(Stored items)
....................

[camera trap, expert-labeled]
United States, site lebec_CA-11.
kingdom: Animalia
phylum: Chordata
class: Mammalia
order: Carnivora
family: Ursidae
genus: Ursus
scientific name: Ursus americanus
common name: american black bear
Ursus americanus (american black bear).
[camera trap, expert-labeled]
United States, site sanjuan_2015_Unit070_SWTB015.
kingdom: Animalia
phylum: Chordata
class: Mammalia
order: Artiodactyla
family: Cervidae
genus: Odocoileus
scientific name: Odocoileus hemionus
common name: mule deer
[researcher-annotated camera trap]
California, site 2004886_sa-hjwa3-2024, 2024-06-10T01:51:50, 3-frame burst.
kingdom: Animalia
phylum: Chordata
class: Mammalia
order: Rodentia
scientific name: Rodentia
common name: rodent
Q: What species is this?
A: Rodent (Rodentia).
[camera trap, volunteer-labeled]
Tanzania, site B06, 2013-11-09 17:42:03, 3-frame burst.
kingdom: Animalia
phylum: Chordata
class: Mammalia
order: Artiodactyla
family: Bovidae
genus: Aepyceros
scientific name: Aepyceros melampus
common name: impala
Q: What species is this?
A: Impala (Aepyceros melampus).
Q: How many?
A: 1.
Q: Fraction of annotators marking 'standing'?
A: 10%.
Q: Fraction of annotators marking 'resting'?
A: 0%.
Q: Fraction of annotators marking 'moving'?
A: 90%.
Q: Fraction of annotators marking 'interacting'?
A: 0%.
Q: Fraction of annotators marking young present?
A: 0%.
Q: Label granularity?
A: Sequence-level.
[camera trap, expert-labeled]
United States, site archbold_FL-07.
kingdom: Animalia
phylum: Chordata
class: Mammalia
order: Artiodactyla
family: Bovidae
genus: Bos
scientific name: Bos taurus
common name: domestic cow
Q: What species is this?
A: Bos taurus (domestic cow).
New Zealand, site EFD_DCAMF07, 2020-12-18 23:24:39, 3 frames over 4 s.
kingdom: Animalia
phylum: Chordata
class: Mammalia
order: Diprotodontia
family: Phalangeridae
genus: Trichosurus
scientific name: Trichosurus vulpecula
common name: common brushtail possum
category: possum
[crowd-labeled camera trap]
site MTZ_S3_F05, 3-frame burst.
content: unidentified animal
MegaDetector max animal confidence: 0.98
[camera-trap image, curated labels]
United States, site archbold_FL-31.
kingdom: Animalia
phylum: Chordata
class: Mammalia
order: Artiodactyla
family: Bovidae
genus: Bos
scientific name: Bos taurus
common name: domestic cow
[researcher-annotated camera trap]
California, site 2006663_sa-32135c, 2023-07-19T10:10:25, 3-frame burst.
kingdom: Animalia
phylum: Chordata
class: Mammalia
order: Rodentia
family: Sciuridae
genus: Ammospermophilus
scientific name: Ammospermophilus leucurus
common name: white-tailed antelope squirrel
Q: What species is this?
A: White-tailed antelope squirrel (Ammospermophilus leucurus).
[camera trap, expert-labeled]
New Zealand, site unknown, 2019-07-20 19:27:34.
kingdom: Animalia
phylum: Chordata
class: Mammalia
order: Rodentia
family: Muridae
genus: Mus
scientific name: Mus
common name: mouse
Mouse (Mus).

....................

▶ [Problem description]: The records shown above are to be copied exactly, every one of them.

▶ [Your response]:
[camera trap, expert-labeled]
United States, site lebec_CA-11.
kingdom: Animalia
phylum: Chordata
class: Mammalia
order: Carnivora
family: Ursidae
genus: Ursus
scientific name: Ursus americanus
common name: american black bear
Ursus americanus (american black bear).
[camera trap, expert-labeled]
United States, site sanjuan_2015_Unit070_SWTB015.
kingdom: Animalia
phylum: Chordata
class: Mammalia
order: Artiodactyla
family: Cervidae
genus: Odocoileus
scientific name: Odocoileus hemionus
common name: mule deer
[researcher-annotated camera trap]
California, site 2004886_sa-hjwa3-2024, 2024-06-10T01:51:50, 3-frame burst.
kingdom: Animalia
phylum: Chordata
class: Mammalia
order: Rodentia
scientific name: Rodentia
common name: rodent
Q: What species is this?
A: Rodent (Rodentia).
[camera trap, volunteer-labeled]
Tanzania, site B06, 2013-11-09 17:42:03, 3-frame burst.
kingdom: Animalia
phylum: Chordata
class: Mammalia
order: Artiodactyla
family: Bovidae
genus: Aepyceros
scientific name: Aepyceros melampus
common name: impala
Q: What species is this?
A: Impala (Aepyceros melampus).
Q: How many?
A: 1.
Q: Fraction of annotators marking 'standing'?
A: 10%.
Q: Fraction of annotators marking 'resting'?
A: 0%.
Q: Fraction of annotators marking 'moving'?
A: 90%.
Q: Fraction of annotators marking 'interacting'?
A: 0%.
Q: Fraction of annotators marking young present?
A: 0%.
Q: Label granularity?
A: Sequence-level.
[camera trap, expert-labeled]
United States, site archbold_FL-07.
kingdom: Animalia
phylum: Chordata
class: Mammalia
order: Artiodactyla
family: Bovidae
genus: Bos
scientific name: Bos taurus
common name: domestic cow
Q: What species is this?
A: Bos taurus (domestic cow).
New Zealand, site EFD_DCAMF07, 2020-12-18 23:24:39, 3 frames over 4 s.
kingdom: Animalia
phylum: Chordata
class: Mammalia
order: Diprotodontia
family: Phalangeridae
genus: Trichosurus
scientific name: Trichosurus vulpecula
common name: common brushtail possum
category: possum
[crowd-labeled camera trap]
site MTZ_S3_F05, 3-frame burst.
content: unidentified animal
MegaDetector max animal confidence: 0.98
[camera-trap image, curated labels]
United States, site archbold_FL-31.
kingdom: Animalia
phylum: Chordata
class: Mammalia
order: Artiodactyla
family: Bovidae
genus: Bos
scientific name: Bos taurus
common name: domestic cow
[researcher-annotated camera trap]
California, site 2006663_sa-32135c, 2023-07-19T10:10:25, 3-frame burst.
kingdom: Animalia
phylum: Chordata
class: Mammalia
order: Rodentia
family: Sciuridae
genus: Ammospermophilus
scientific name: Ammospermophilus leucurus
common name: white-tailed antelope squirrel
Q: What species is this?
A: White-tailed antelope squirrel (Ammospermophilus leucurus).
[camera trap, expert-labeled]
New Zealand, site unknown, 2019-07-20 19:27:34.
kingdom: Animalia
phylum: Chordata
class: Mammalia
order: Rodentia
family: Muridae
genus: Mus
scientific name: Mus
common name: mouse
Mouse (Mus).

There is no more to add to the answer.